30 Days of Tennessee Archaeology, Day 4
Alice Wright and Autumn Melby
Appalachian State University
In June 2017, the Pinson Environment and Archaeology Regional Landscape (PEARL) Project undertook its fourth and longest season of fieldwork at the Johnston site, located along the South Fork of the Forked Deer River in West Tennessee. During the Middle Woodland period (ca. 200 BC – AD 500), this region witnessed an explosion of mound-building and related ceremonial activities, most famously at Pinson Mounds, the largest Middle Woodland mound site in the Southeast. As we’ve noted in previous blog posts, 2014 and 2015, about our project, parts of the Johnston site appears to pre-date the mounds and occupation at Pinson (located approximately two miles upstream), providing an opportunity for archaeologists to investigate the roots of Middle Woodland ceremonialism and monumentality in West Tennessee.
Between 2014 and 2016, the PEARL Project collected multiple types of non-invasive geophysical data at Johnston using gradiometry, ground penetrating radar, and magnetic susceptibility. These techniques allowed us to identify a range of subtle differences in sub-surface deposits (called anomalies), some of which represent the remains of human activity in the form of archaeological features. Guided by these data, we conducted targeted excavations of anomalies across much of the 30-ha site, revealing pits of varying sizes, postholes, a hearth, a shallow ditch enclosure, and the remains of a mound that was mapped in the early 1900s but is virtually undetectable on the ground surface today. Although up to now these excavations have yielded very few diagnostic artifacts, radiocarbon dating of ancient plant remains indicate that some of these features were in use as early as the Middle Archaic period, ca. 6000 cal. BC.

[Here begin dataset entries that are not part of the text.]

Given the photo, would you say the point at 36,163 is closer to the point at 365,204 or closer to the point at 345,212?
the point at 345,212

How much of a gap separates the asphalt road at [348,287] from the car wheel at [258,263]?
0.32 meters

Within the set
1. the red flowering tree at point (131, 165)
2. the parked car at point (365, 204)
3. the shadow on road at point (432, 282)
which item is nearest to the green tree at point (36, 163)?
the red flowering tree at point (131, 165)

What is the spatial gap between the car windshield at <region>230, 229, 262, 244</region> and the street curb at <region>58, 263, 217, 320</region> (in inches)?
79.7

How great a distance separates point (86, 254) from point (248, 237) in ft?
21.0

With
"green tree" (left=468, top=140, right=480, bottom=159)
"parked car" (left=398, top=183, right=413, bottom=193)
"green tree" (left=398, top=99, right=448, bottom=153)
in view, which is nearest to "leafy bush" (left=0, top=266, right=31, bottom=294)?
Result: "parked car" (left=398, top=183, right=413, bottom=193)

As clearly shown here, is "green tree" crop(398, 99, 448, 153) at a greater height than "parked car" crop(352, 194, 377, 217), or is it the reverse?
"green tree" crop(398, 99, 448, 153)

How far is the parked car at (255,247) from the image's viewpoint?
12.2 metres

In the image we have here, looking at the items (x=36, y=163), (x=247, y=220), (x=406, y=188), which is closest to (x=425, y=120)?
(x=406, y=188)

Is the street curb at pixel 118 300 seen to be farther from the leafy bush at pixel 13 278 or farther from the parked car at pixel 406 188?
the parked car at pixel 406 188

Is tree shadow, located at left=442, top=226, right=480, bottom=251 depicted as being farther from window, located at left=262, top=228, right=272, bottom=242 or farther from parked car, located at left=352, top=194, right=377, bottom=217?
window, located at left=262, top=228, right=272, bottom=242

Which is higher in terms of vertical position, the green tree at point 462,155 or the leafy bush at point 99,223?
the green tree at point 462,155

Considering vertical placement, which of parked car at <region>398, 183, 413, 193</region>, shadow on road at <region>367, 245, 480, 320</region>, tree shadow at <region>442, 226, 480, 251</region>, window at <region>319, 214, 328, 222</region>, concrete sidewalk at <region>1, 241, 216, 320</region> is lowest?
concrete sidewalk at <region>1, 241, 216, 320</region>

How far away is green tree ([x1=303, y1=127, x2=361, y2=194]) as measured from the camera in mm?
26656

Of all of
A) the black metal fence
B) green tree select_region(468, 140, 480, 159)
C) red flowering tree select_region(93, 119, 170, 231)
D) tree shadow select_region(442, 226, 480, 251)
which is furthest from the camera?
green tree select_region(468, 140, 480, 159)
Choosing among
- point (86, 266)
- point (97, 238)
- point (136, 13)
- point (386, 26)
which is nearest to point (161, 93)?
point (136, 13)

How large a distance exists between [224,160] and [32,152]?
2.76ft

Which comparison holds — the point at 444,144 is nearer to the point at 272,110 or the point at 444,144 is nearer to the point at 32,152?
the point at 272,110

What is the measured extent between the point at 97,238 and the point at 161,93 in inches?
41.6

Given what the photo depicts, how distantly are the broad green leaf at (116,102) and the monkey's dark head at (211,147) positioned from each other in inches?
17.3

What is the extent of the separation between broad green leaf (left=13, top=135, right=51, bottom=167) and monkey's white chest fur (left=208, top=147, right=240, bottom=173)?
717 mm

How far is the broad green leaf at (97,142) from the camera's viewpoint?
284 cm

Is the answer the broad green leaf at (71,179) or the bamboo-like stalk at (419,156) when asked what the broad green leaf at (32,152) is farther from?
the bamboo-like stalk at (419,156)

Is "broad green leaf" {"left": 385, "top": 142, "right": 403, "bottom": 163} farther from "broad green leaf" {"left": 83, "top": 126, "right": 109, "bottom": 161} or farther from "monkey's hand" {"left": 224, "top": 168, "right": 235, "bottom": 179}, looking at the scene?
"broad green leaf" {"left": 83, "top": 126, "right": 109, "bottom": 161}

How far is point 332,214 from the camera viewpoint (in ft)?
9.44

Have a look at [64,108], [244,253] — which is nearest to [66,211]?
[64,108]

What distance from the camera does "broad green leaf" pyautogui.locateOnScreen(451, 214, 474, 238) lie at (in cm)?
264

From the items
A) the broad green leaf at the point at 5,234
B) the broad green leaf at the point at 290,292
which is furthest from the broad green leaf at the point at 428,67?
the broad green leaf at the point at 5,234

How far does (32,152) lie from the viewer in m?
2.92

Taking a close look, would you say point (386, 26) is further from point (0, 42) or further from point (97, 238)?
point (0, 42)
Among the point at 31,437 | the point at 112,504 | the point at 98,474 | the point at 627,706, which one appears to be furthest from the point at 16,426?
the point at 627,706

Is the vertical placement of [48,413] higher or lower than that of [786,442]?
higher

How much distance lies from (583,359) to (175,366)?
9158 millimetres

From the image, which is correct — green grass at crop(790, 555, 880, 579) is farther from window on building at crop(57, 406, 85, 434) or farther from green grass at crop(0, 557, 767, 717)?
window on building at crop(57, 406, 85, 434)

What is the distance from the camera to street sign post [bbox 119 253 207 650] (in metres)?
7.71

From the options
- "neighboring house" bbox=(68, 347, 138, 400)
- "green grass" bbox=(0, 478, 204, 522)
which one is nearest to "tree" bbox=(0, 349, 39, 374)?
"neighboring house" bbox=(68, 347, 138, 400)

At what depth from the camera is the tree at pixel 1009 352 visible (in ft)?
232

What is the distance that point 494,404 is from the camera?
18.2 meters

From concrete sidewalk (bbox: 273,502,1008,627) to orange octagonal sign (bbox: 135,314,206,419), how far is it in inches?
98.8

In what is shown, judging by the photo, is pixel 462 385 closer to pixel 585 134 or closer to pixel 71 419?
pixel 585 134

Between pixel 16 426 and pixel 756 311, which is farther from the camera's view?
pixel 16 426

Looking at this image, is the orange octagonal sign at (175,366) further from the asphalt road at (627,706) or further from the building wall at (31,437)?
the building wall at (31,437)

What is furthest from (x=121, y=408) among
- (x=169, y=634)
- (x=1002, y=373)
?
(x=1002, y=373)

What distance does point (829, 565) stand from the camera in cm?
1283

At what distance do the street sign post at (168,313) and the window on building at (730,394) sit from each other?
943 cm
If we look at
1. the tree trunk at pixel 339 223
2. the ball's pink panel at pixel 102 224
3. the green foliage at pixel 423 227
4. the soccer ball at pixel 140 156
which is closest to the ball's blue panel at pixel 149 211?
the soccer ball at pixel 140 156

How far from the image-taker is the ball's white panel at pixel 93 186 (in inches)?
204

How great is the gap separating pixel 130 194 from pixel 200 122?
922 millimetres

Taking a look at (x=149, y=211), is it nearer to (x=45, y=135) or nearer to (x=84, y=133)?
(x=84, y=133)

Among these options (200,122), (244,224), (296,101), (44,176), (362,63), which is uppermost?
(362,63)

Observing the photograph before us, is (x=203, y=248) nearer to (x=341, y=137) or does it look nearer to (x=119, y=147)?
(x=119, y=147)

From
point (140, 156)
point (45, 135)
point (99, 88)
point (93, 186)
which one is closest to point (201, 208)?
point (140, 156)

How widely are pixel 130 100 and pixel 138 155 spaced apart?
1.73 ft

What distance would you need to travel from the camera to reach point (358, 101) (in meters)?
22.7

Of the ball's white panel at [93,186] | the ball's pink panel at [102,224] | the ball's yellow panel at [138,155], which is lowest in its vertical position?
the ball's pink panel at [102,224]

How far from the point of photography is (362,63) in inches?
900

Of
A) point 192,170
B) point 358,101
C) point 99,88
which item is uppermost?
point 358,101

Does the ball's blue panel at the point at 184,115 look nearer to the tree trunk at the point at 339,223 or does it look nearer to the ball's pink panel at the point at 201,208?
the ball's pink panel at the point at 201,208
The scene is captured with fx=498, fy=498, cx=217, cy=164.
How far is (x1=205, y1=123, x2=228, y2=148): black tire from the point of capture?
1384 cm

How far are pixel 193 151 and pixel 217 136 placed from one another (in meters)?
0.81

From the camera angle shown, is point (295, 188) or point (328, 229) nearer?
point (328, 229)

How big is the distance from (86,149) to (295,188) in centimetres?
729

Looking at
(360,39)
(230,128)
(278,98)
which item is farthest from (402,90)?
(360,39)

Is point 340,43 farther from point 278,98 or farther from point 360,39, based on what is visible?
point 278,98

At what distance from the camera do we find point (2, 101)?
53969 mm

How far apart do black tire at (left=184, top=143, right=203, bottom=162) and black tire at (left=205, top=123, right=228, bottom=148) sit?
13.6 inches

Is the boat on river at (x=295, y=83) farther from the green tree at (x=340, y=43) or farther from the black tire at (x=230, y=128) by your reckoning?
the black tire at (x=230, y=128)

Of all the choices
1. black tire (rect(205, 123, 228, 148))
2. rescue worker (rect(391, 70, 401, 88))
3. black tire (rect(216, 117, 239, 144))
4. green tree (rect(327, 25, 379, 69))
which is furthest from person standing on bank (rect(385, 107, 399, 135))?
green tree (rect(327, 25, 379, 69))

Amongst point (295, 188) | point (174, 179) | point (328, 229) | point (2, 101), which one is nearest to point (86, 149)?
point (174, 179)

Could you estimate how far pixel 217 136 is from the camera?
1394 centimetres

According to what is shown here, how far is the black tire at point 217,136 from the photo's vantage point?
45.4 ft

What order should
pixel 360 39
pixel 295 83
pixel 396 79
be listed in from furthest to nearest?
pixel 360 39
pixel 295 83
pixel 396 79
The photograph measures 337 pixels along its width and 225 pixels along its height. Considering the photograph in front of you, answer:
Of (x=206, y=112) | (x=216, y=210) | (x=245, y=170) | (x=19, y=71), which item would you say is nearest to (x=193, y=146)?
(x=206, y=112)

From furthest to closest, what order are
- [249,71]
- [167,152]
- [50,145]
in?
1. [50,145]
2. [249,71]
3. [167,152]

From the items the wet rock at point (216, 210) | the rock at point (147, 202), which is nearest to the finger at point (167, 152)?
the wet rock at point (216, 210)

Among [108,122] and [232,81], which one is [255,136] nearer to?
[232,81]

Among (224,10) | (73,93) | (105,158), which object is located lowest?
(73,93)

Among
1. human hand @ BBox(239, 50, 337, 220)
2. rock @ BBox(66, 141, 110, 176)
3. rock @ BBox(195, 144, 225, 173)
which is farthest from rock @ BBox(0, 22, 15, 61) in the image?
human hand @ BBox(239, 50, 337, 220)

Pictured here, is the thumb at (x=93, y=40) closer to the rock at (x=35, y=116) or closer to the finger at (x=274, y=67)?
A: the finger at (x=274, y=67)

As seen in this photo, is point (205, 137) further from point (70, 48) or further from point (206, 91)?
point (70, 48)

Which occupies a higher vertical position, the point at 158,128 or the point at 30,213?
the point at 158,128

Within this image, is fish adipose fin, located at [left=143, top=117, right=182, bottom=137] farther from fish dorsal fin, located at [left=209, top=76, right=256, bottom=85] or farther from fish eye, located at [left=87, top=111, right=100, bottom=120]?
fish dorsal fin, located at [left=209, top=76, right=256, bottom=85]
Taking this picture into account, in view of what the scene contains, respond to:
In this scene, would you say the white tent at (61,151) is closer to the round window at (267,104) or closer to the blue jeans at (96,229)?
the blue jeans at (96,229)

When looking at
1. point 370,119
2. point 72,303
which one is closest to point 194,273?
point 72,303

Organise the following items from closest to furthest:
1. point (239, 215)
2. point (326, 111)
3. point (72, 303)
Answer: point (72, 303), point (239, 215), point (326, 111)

This summer, we conducted our first full-length archaeological field school at Johnston with students from Appalachian State University, under the direction of Dr. Alice Wright. In addition to practicing basic excavation techniques, students worked closely with PEARL researchers Dr. Sarah Sherwood (University of the South) and Dr. Stephen Carmody (Troy University) to learn how to properly document and sample archaeological deposits for geoarchaeological and paleobotanical analyses. Other members of the PEARL team, including Dr. Casey Barrier (Bryn Mawr College), Dr. Chris Van de Ven (University of the South), and Ed Henry (Washington University of St. Louis), were also on hand to talk students through the process of site mapping and research design.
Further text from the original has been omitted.